[Questions about pictured scenes]
════
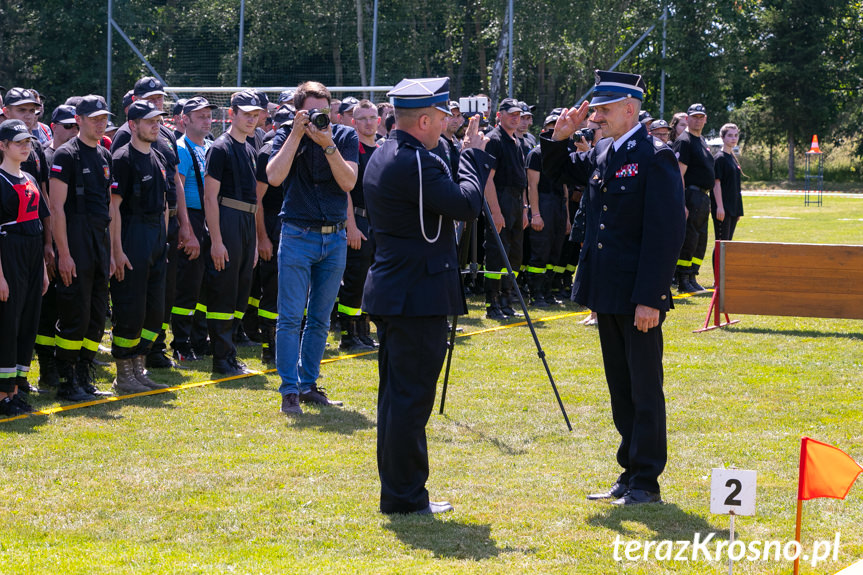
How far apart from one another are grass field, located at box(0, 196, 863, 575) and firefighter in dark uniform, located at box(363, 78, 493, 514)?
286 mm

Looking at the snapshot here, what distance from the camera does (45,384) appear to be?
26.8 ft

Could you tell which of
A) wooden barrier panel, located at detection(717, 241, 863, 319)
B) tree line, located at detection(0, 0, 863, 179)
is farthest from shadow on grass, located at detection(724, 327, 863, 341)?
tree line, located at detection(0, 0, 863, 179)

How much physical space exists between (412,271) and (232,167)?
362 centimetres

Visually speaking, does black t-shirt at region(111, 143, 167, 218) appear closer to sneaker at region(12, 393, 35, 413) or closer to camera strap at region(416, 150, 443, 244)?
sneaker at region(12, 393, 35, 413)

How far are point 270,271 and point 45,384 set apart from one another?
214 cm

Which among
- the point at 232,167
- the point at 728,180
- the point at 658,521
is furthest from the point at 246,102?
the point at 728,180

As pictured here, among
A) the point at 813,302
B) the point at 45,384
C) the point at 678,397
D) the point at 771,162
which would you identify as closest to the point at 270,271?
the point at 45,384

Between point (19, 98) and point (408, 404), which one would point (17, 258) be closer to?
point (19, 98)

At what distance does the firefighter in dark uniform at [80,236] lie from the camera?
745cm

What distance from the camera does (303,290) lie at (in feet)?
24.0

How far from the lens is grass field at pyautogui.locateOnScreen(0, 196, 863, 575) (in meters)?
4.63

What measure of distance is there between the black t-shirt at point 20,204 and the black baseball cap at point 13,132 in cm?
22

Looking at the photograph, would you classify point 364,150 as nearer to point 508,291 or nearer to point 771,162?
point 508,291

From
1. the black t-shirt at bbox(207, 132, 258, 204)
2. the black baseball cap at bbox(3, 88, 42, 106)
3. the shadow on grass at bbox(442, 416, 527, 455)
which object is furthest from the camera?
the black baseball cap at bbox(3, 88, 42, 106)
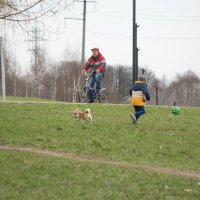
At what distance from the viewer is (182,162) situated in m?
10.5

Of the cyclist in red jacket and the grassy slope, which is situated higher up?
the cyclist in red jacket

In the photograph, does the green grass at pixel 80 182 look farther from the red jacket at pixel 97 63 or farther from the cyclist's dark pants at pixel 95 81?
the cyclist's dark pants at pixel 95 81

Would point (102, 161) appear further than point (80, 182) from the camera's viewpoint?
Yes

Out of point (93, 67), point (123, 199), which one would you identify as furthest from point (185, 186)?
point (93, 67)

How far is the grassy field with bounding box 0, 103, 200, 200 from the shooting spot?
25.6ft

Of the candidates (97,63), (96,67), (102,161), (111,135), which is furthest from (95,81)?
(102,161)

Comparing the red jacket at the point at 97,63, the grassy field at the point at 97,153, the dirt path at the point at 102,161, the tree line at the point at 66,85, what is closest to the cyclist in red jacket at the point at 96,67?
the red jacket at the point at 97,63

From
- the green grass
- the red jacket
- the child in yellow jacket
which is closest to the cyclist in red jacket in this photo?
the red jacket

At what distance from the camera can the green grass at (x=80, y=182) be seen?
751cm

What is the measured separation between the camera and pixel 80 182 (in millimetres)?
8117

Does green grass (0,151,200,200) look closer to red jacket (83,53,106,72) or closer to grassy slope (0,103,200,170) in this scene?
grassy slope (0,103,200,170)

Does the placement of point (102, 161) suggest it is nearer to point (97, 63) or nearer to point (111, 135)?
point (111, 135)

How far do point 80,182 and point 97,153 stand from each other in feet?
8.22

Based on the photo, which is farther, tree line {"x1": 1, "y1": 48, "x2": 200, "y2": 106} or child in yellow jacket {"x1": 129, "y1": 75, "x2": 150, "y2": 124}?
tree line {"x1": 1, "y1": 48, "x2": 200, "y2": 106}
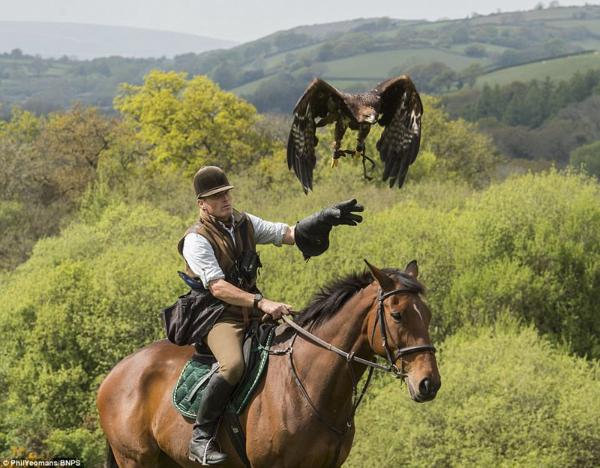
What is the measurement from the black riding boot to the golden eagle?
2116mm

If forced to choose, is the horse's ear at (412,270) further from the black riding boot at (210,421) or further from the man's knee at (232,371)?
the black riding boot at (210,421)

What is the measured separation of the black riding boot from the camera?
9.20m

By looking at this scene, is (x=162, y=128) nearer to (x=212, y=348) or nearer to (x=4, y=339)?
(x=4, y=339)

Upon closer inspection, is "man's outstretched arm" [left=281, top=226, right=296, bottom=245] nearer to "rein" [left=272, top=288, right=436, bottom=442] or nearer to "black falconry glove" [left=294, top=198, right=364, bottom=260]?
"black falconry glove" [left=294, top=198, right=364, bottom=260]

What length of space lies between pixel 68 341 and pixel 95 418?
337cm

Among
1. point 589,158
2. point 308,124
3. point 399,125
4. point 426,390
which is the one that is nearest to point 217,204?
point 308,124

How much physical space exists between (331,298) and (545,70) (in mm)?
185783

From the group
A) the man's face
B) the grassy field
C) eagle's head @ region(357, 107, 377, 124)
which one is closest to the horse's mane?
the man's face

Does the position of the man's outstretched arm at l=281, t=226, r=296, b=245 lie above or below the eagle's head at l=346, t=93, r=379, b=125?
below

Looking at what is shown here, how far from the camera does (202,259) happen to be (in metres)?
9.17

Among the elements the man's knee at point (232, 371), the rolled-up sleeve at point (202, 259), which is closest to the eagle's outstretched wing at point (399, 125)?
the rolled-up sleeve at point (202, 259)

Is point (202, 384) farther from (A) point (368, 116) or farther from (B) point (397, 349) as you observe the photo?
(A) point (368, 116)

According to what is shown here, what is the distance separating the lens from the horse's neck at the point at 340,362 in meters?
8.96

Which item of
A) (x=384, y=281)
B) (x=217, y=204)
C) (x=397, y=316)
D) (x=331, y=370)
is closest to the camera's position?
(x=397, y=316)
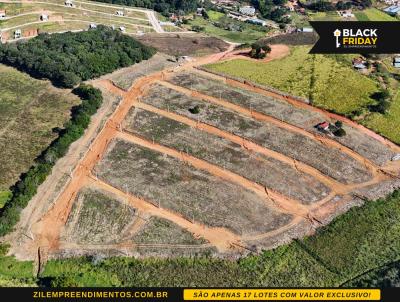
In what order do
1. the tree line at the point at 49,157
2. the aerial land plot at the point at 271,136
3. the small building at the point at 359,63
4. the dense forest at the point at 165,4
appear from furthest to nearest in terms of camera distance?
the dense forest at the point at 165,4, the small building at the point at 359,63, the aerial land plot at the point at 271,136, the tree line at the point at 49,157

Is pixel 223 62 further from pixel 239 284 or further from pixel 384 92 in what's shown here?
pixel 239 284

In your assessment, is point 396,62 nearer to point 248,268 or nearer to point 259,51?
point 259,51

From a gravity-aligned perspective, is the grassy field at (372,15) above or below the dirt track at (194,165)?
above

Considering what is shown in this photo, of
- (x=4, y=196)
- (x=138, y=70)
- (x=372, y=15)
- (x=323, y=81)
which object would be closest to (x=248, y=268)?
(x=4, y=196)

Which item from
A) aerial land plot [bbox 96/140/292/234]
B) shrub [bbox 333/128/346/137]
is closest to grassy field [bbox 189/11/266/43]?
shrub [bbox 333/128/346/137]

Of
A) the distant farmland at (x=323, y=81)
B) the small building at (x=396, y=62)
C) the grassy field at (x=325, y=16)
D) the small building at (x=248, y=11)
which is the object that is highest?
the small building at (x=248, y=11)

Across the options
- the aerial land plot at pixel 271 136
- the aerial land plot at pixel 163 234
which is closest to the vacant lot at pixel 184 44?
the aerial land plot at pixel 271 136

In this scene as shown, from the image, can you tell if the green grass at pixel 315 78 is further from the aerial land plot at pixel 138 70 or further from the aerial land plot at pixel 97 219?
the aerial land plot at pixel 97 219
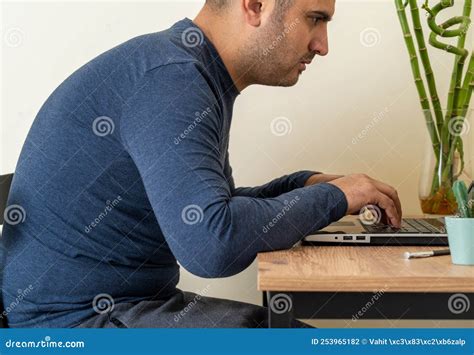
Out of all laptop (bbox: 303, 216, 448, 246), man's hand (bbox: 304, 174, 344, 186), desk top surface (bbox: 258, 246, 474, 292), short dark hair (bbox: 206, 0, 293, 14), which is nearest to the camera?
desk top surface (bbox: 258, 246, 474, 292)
════
• _WHAT YOU NEED TO DO_: Reproduce the listing above word for word, every line, but omit the pictures.

• _CORRECT OUTPUT_:
How far apart from one another are grass field, located at box(0, 196, 863, 575) and firefighter in dark uniform, located at box(363, 78, 493, 514)?
286 mm

Looking at the snapshot here, what distance from the camera does (45,384) appear to be?
26.8 ft

Could you tell which of
A) wooden barrier panel, located at detection(717, 241, 863, 319)
B) tree line, located at detection(0, 0, 863, 179)
is farthest from shadow on grass, located at detection(724, 327, 863, 341)?
tree line, located at detection(0, 0, 863, 179)

How much physical space exists between (412,271) and (232,167)?
362 centimetres

Visually speaking, does black t-shirt at region(111, 143, 167, 218) appear closer to sneaker at region(12, 393, 35, 413) or closer to camera strap at region(416, 150, 443, 244)?
sneaker at region(12, 393, 35, 413)

How far are point 270,271 and point 45,384 set apart from one another?
214 cm

Which among
- the point at 232,167
- the point at 728,180
- the point at 658,521
is furthest from the point at 246,102?
the point at 728,180

As pictured here, among
A) the point at 813,302
B) the point at 45,384
C) the point at 678,397
D) the point at 771,162
which would you identify as closest to the point at 270,271?
the point at 45,384

Between point (19, 98) and point (408, 404), which one would point (17, 258) be closer to?
point (19, 98)

At what distance does the firefighter in dark uniform at [80,236] lie from the camera?
745cm

What distance from the camera does (303,290) lie at (in feet)?
24.0

How far from the lens is grass field at pyautogui.locateOnScreen(0, 196, 863, 575) (in meters)?
4.63

What measure of distance is there between the black t-shirt at point 20,204 and the black baseball cap at point 13,132 in cm?
22

Looking at the photograph, would you classify point 364,150 as nearer to point 508,291 or nearer to point 771,162?
point 508,291

From
1. the black t-shirt at bbox(207, 132, 258, 204)
2. the black baseball cap at bbox(3, 88, 42, 106)
3. the shadow on grass at bbox(442, 416, 527, 455)
which object is furthest from the camera?
the black baseball cap at bbox(3, 88, 42, 106)
At what distance from the viewer is (182,162) situated in m?
10.5

Of the cyclist in red jacket and the grassy slope, which is situated higher up?
the cyclist in red jacket

In the photograph, does the green grass at pixel 80 182 look farther from the red jacket at pixel 97 63 or farther from the cyclist's dark pants at pixel 95 81?
the cyclist's dark pants at pixel 95 81

Would point (102, 161) appear further than point (80, 182) from the camera's viewpoint?
Yes

Out of point (93, 67), point (123, 199), which one would you identify as furthest from point (185, 186)?
point (93, 67)

How far is the grassy field with bounding box 0, 103, 200, 200 from the shooting spot?
25.6ft

Of the candidates (97,63), (96,67), (102,161), (111,135), which is furthest from (95,81)?
(102,161)

Comparing the red jacket at the point at 97,63, the grassy field at the point at 97,153, the dirt path at the point at 102,161, the tree line at the point at 66,85, what is closest to the cyclist in red jacket at the point at 96,67?
the red jacket at the point at 97,63

From
- the green grass
- the red jacket
- the child in yellow jacket
which is closest to the cyclist in red jacket in this photo?
the red jacket

At what distance from the camera can the green grass at (x=80, y=182) be seen?
751cm

What is the measured separation between the camera and pixel 80 182 (in millimetres)?
8117

Does green grass (0,151,200,200) look closer to red jacket (83,53,106,72) or closer to grassy slope (0,103,200,170) in this scene?
grassy slope (0,103,200,170)

Does the placement of point (102, 161) suggest it is nearer to point (97, 63) or nearer to point (111, 135)?
point (111, 135)

How far do point 80,182 and point 97,153 stand from each other in feet?
8.22

Based on the photo, which is farther, tree line {"x1": 1, "y1": 48, "x2": 200, "y2": 106} or child in yellow jacket {"x1": 129, "y1": 75, "x2": 150, "y2": 124}?
tree line {"x1": 1, "y1": 48, "x2": 200, "y2": 106}
What is the measurement from the black riding boot to the golden eagle?
2116mm

If forced to choose, is the horse's ear at (412,270) further from the black riding boot at (210,421) or further from the man's knee at (232,371)?
the black riding boot at (210,421)

What is the measured separation of the black riding boot from the camera?
9.20m

By looking at this scene, is (x=162, y=128) nearer to (x=212, y=348) or nearer to (x=4, y=339)?
(x=4, y=339)

Upon closer inspection, is "man's outstretched arm" [left=281, top=226, right=296, bottom=245] nearer to "rein" [left=272, top=288, right=436, bottom=442] or nearer to "black falconry glove" [left=294, top=198, right=364, bottom=260]?
"black falconry glove" [left=294, top=198, right=364, bottom=260]

What length of space lies between pixel 68 341 and pixel 95 418?
337cm

Among
1. point 589,158
2. point 308,124
3. point 399,125
4. point 426,390
which is the one that is nearest to point 217,204?
point 308,124

How much physical space exists between (331,298) and (545,70) (in mm)?
185783

From the group
A) the man's face
B) the grassy field
C) eagle's head @ region(357, 107, 377, 124)
which one is closest to the horse's mane?
the man's face

Does the position of the man's outstretched arm at l=281, t=226, r=296, b=245 lie above or below the eagle's head at l=346, t=93, r=379, b=125?
below

Looking at what is shown here, how far from the camera does (202,259) happen to be (in metres)?
9.17

Among the elements the man's knee at point (232, 371), the rolled-up sleeve at point (202, 259), which is closest to the eagle's outstretched wing at point (399, 125)?
the rolled-up sleeve at point (202, 259)

Is point (202, 384) farther from (A) point (368, 116) or farther from (B) point (397, 349) as you observe the photo?
(A) point (368, 116)

According to what is shown here, what is the distance separating the lens from the horse's neck at the point at 340,362 in meters?
8.96

Which item of
A) (x=384, y=281)
B) (x=217, y=204)
C) (x=397, y=316)
D) (x=331, y=370)
is closest to the camera's position?
(x=397, y=316)
In what order do
1. the tree line at the point at 49,157
2. the aerial land plot at the point at 271,136
3. the small building at the point at 359,63
4. the dense forest at the point at 165,4
appear from furthest to nearest in terms of camera distance?
the dense forest at the point at 165,4, the small building at the point at 359,63, the aerial land plot at the point at 271,136, the tree line at the point at 49,157

Is pixel 223 62 further from pixel 239 284 or further from pixel 384 92 in what's shown here?
pixel 239 284

In your assessment, is point 396,62 nearer to point 248,268 or nearer to point 259,51?
point 259,51

From a gravity-aligned perspective, is the grassy field at (372,15) above or below the dirt track at (194,165)?
above

Considering what is shown in this photo, of
- (x=4, y=196)
- (x=138, y=70)
- (x=372, y=15)
- (x=323, y=81)
which object would be closest to (x=248, y=268)?
(x=4, y=196)

Which item from
A) aerial land plot [bbox 96/140/292/234]
B) shrub [bbox 333/128/346/137]
is closest to grassy field [bbox 189/11/266/43]?
shrub [bbox 333/128/346/137]

Of
A) the distant farmland at (x=323, y=81)
B) the small building at (x=396, y=62)
C) the grassy field at (x=325, y=16)
D) the small building at (x=248, y=11)
which is the object that is highest?
the small building at (x=248, y=11)

Across the options
- the aerial land plot at pixel 271 136
- the aerial land plot at pixel 163 234
which is closest to the vacant lot at pixel 184 44?
the aerial land plot at pixel 271 136

In this scene as shown, from the image, can you tell if the green grass at pixel 315 78 is further from the aerial land plot at pixel 138 70 or further from the aerial land plot at pixel 97 219?
the aerial land plot at pixel 97 219
Out of all laptop (bbox: 303, 216, 448, 246), man's hand (bbox: 304, 174, 344, 186), desk top surface (bbox: 258, 246, 474, 292), short dark hair (bbox: 206, 0, 293, 14), which is nearest to the camera?
desk top surface (bbox: 258, 246, 474, 292)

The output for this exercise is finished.